NFL
Marcin Najman zaatakował wiceprezydenta USA. Tak go nazwał

Po spotkaniu Donalda Trumpa z Wołodymyrem Zełenskim w Białym Domu rozpętała się burza. Obie strony nie zdołały dojść do porozumienia, a głośno zrobiło się także o zachowaniu J.D Vance’a. Marcin Najman nie krył oburzenia tym, co zrobił wiceprezydent USA. — Powinien siedzieć i słuchać — stwierdził wprost, a to była jedna z jego delikatniejszych wypowiedzi.
Wołodymyr Zełenski spotkał się w piątek z Donaldem Trumpem w Białym Domu. Rozmowa w Gabinecie Owalnym na temat perspektyw zakończenia wojny Rosji przeciwko Ukrainie początkowo przebiegała w stosunkowo dobrej atmosferze, ale zakończyła się bezprecedensową kłótnią, w czasie której Trump i wiceprezydent J.D. Vance podniesionym głosem rugali Zełenskiego, oskarżając go o brak wdzięczności i szacunku dla USA.
Rozmowy w Białym Domu między Donaldem Trumpem a Wołodymyrem Zełenskim na temat zakończenia wojny między Moskwą a Kijowem zostały zerwane po tym, jak prezydent USA powiedział, że jego ukraiński odpowiednik “nie uszanował” Ameryki. To zachowanie Trumpa odbiło się szerokim echem w mediach społecznościowych, ale wiele osób zwracało uwagę także na zachowanie J.D Vance’a. Właśnie na tym polityku skupił się Marcin Najman.

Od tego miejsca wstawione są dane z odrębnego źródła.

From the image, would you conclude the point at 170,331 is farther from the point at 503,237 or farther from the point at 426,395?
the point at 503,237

No i nie podoba mi się ten Vance. Tak to jest, jak się dopuszcza do stołu rozmów bananowca, który jest ledwo po czterdziestce i niczego jeszcze w życiu poważnego nie przeżył i wp****ala się w rozmowę dwóch prezydentów, Zełenskiego i Trumpa” — nie ukrywał rozgoryczenia Marcin Najman
Trump później próbuje go z tych opresji ratować, mówi, że “nie, wcale nie mówi głośno”. A po co on się w ogóle wtrąca? To jest rozmowa dwóch prezydentów! Powinien siedzieć i słuchać” — powiedział, nie gryząc się w język.